Aim of the task:
Check every line of the material for the word "created". Copy those that have it.
Content starts
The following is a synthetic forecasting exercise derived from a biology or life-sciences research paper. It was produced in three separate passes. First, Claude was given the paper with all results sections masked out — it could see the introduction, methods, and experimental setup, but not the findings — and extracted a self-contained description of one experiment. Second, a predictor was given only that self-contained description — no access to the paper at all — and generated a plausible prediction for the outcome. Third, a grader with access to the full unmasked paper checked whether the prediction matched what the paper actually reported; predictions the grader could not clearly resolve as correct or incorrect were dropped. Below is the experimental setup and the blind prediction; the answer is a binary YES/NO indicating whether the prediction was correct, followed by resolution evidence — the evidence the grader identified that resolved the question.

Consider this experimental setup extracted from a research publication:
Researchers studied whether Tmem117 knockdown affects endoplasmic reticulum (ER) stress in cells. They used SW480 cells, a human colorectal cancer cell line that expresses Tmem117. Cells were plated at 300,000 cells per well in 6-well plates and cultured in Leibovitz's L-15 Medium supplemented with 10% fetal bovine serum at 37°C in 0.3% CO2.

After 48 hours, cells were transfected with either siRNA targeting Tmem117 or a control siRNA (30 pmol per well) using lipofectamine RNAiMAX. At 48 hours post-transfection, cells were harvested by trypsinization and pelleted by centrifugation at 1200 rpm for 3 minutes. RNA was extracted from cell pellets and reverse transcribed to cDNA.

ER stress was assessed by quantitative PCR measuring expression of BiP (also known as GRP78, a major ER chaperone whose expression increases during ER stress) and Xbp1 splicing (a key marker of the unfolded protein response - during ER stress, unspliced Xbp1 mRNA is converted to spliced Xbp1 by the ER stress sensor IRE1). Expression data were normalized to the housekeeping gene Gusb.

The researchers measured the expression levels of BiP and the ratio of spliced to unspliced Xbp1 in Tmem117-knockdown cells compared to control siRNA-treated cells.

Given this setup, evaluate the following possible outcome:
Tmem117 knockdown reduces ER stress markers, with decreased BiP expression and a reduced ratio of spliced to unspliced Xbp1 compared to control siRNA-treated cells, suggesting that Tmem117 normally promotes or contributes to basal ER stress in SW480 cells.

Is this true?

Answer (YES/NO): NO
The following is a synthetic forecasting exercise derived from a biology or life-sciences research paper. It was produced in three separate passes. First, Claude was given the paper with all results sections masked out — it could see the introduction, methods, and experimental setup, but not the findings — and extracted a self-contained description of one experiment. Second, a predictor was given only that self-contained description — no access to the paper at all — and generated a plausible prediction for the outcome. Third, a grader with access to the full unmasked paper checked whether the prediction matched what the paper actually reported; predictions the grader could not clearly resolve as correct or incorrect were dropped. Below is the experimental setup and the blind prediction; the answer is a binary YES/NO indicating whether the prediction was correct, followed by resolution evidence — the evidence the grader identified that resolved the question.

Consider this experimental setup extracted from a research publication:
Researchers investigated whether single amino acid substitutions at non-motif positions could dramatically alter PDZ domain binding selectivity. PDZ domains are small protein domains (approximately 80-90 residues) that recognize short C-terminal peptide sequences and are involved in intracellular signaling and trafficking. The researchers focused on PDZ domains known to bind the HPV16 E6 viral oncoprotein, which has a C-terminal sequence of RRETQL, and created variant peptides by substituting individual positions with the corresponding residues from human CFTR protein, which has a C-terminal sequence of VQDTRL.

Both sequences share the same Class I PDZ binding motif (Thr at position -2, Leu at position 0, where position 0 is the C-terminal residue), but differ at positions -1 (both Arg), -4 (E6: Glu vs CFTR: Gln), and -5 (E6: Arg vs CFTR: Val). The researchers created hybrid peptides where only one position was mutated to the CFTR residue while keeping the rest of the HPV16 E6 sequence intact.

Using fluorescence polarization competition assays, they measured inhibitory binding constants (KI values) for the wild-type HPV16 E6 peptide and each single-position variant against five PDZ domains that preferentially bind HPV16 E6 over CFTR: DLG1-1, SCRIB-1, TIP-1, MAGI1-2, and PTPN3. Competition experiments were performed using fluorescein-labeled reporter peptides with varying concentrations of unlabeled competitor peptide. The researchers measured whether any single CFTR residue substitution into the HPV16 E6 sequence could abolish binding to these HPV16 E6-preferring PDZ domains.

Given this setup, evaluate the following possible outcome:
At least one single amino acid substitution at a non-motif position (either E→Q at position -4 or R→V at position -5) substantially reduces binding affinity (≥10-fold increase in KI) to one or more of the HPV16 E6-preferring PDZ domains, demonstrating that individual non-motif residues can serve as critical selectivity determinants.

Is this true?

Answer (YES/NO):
Content ends
Task response:
Researchers investigated whether single amino acid substitutions at non-motif positions could dramatically alter PDZ domain binding selectivity. PDZ domains are small protein domains (approximately 80-90 residues) that recognize short C-terminal peptide sequences and are involved in intracellular signaling and trafficking. The researchers focused on PDZ domains known to bind the HPV16 E6 viral oncoprotein, which has a C-terminal sequence of RRETQL, and created variant peptides by substituting individual positions with the corresponding residues from human CFTR protein, which has a C-terminal sequence of VQDTRL.
Both sequences share the same Class I PDZ binding motif (Thr at position -2, Leu at position 0, where position 0 is the C-terminal residue), but differ at positions -1 (both Arg), -4 (E6: Glu vs CFTR: Gln), and -5 (E6: Arg vs CFTR: Val). The researchers created hybrid peptides where only one position was mutated to the CFTR residue while keeping the rest of the HPV16 E6 sequence intact.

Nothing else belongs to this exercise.